Donc voilà. Je vous avertis. Ce chapitre contient essentiellement du blabla.
Bonne lecture anyway :) !
Lys Ecarlate
12/Juste besoin de toi
Je relevai enfin la tête de mes genoux.
J'avais passé la nuit recroquevillé dans un angle de ma chambre, la tête cachée pour éviter de pleurer. Enfin... Presque. J'avais passé aussi une bonne heure à discuter avec Hannah, pour la convaincre de venir à Manchester. Elle avait fini par consentir à laisser ses indications à un médicomage de confiance pour qu'il poursuive le traitement pour ma mère. Moi, j'avais besoin de quelqu'un près de moi. Vasco ne suffisait plus. J'avais besoin d'un vrai point de repère, constant et indéfectible. Et il n'y avait qu'Hannah pour remplir ce rôle.
Ma mère... Qu'est-ce qu'elle me manquait... Je priais Merlin seconde après seconde. Hannah m'avait assuré qu'elle était toujours vivante, seulement dans un état de sommeil provoqué par magie qui lui garantissait de ne pas refaire de crises.
Je serrai un peu plus mes genoux contre mon torse.
Ma mère ne pouvait pas mourir. Elle ne devait pas mourir. Si ça arrivait, j'étais certain que je ne tiendrai pas le coup.
- Marcus ? m'appela la voix endormie de Lloyd. Tu dors ?
- Non... murmurai-je un peu absent
- C'est quelle heure ?
J'allumai ma baguette et vérifiai :
- Six heures.
- Oh... Alors je peux me lever.
- Je croyais que tu étais un lève-tard.
- Sauf cas extrême.
Il s'extirpa des couvertures et vint s'assoir à côté de moi :
- Tu as dormi cette nuit au moins ?
- Non.
Il soupira et passa son bras autour de mes épaules. Je laissai ma tête s'écrouler sur mes genoux.
- Tu vas te relever, Marcus... m'assura Dylan. Tu le fais à chaque fois, alors ça continuera à valoir.
- Mais là c'est ma mère, Dylan. C'est pas n'importe qui.
- Elle s'en sortira.
- On en sait rien.
- Ne t'en fais pas... Allez, on va faire un tour. Je vais réveiller Erika. Je te retrouve dans le hall dans dix minutes.

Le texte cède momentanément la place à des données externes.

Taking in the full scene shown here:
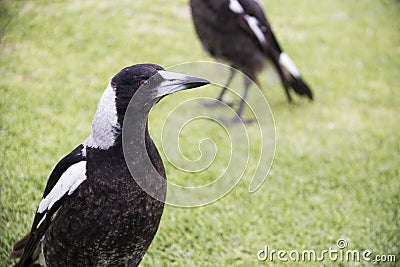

Je soupirai alors qu'il quittait la chambre.
.
.
Assis dans un des fauteuils du hall, dans le noir complet, je repensai encore à l'espoir qui m'avait habité depuis notre arrivée à Manchester.
Je pensais vraiment au fond de moi que tout allait enfin s'arranger. Et non. Il avait fallu qu'elle saute.
J'entendis des pas dans les escaliers. La lumière s'alluma. Dylan et Erika venaient d'arriver.
- Qu'est-ce que tu fabriques dans le noir ? me demanda mon coéquipier
- Je n'ai pas besoin de lumière pour réfléchir.
- Bon ben arrête de réfléchir ou ta tête va définitivement exploser.
Je soupirai et me levai. Nous sortîmes du bâtiment. Je ne regardais pas le couple à ma gauche mais je savais qu'ils se tenaient la main et ne se quittaient pas des yeux. Et ça me faisait encore plus haïr le terme célibataire.
Je marchais plus vite qu'eux. J'entendais leurs murmures dans la nuit sans lune. Et je me torturais.
Nous marchâmes bien une heure. Lloyd tentait toujours de me distraire dans des discussions sur des sujets de conversations divers, comme le Quidditch évidemment. Mais rien n'y faisait. Je ne pouvais pas arrêter plus de deux minutes de penser à ma famille.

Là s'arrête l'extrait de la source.